→ Exercise goal: What you return should be every line below, word for word, and none of the images.

(Records from a dataset)
───

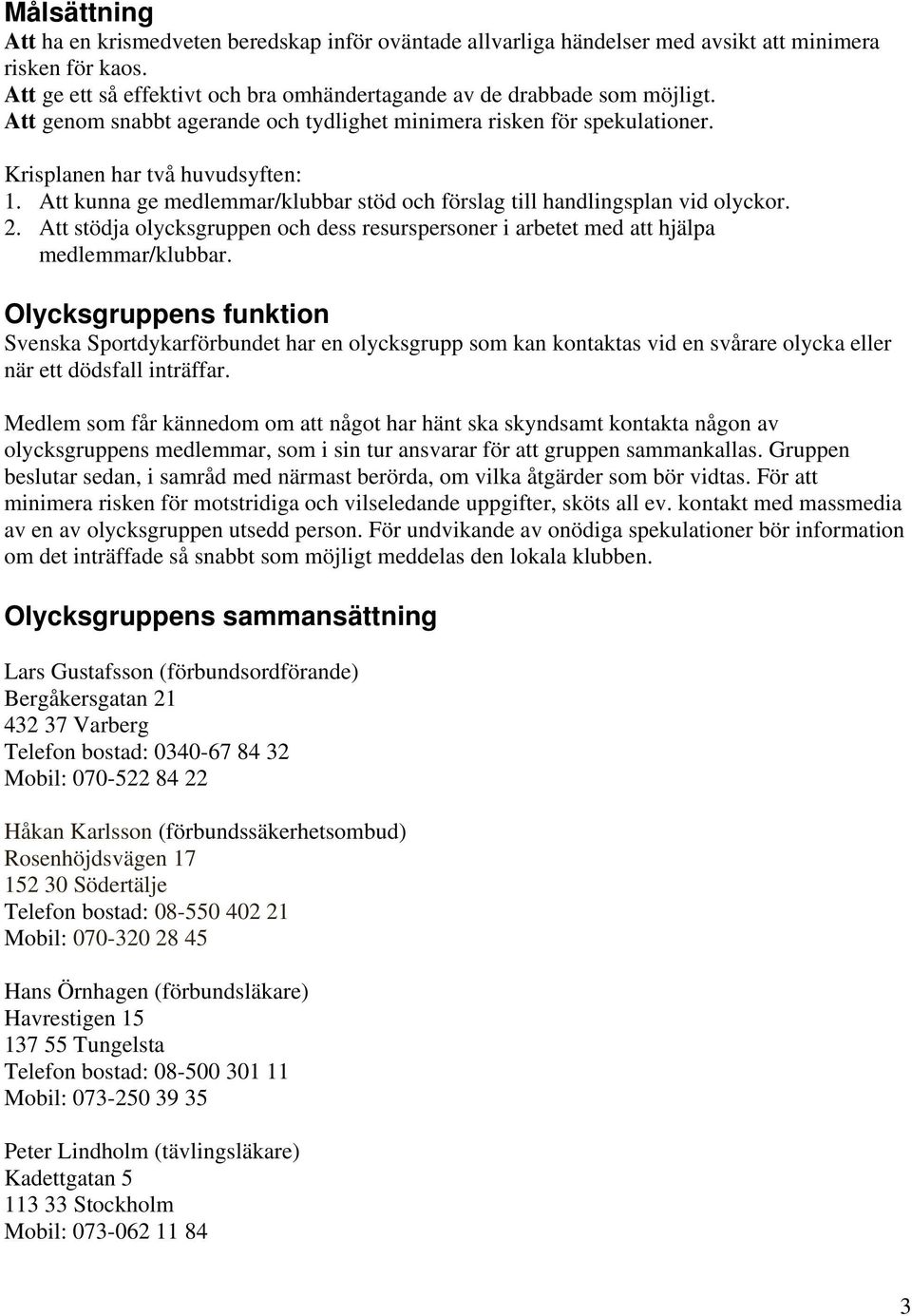 Målsättning
Att ha en krismedveten beredskap inför oväntade allvarliga händelser med avsikt att minimera risken för kaos.
Att ge ett så effektivt och bra omhändertagande av de drabbade som möjligt.
Att genom snabbt agerande och tydlighet minimera risken för spekulationer.

Krisplanen har två huvudsyften:
1. Att kunna ge medlemmar/klubbar stöd och förslag till handlingsplan vid olyckor.
2. Att stödja olycksgruppen och dess resurspersoner i arbetet med att hjälpa medlemmar/klubbar.

Olycksgruppens funktion
Svenska Sportdykarförbundet har en olycksgrupp som kan kontaktas vid en svårare olycka eller när ett dödsfall inträffar.

Medlem som får kännedom om att något har hänt ska skyndsamt kontakta någon av olycksgruppens medlemmar, som i sin tur ansvarar för att gruppen sammankallas. Gruppen beslutar sedan, i samråd med närmast berörda, om vilka åtgärder som bör vidtas. För att minimera risken för motstridiga och vilseledande uppgifter, sköts all ev. kontakt med massmedia av en av olycksgruppen utsedd person. För undvikande av onödiga spekulationer bör information om det inträffade så snabbt som möjligt meddelas den lokala klubben.

Olycksgruppens sammansättning

Lars Gustafsson (förbundsordförande)
Bergåkersgatan 21
432 37 Varberg
Telefon bostad: 0340-67 84 32
Mobil: 070-522 84 22

Håkan Karlsson (förbundssäkerhetsombud)
Rosenhöjdsvägen 17
152 30 Södertälje
Telefon bostad: 08-550 402 21
Mobil: 070-320 28 45

Hans Örnhagen (förbundsläkare)
Havrestigen 15
137 55 Tungelsta
Telefon bostad: 08-500 301 11
Mobil: 073-250 39 35

Peter Lindholm (tävlingsläkare)
Kadettgatan 5
113 33 Stockholm
Mobil: 073-062 11 84

3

───

→ Written response:
 Målsättning
Att ha en krismedveten beredskap inför oväntade allvarliga händelser med avsikt att minimera risken för kaos.
Att ge ett så effektivt och bra omhändertagande av de drabbade som möjligt.
Att genom snabbt agerande och tydlighet minimera risken för spekulationer.

Krisplanen har två huvudsyften:
1. Att kunna ge medlemmar/klubbar stöd och förslag till handlingsplan vid olyckor.
2. Att stödja olycksgruppen och dess resurspersoner i arbetet med att hjälpa medlemmar/klubbar.

Olycksgruppens funktion
Svenska Sportdykarförbundet har en olycksgrupp som kan kontaktas vid en svårare olycka eller när ett dödsfall inträffar.

Medlem som får kännedom om att något har hänt ska skyndsamt kontakta någon av olycksgruppens medlemmar, som i sin tur ansvarar för att gruppen sammankallas. Gruppen beslutar sedan, i samråd med närmast berörda, om vilka åtgärder som bör vidtas. För att minimera risken för motstridiga och vilseledande uppgifter, sköts all ev. kontakt med massmedia av en av olycksgruppen utsedd person. För undvikande av onödiga spekulationer bör information om det inträffade så snabbt som möjligt meddelas den lokala klubben.

Olycksgruppens sammansättning

Lars Gustafsson (förbundsordförande)
Bergåkersgatan 21
432 37 Varberg
Telefon bostad: 0340-67 84 32
Mobil: 070-522 84 22

Håkan Karlsson (förbundssäkerhetsombud)
Rosenhöjdsvägen 17
152 30 Södertälje
Telefon bostad: 08-550 402 21
Mobil: 070-320 28 45

Hans Örnhagen (förbundsläkare)
Havrestigen 15
137 55 Tungelsta
Telefon bostad: 08-500 301 11
Mobil: 073-250 39 35

Peter Lindholm (tävlingsläkare)
Kadettgatan 5
113 33 Stockholm
Mobil: 073-062 11 84

3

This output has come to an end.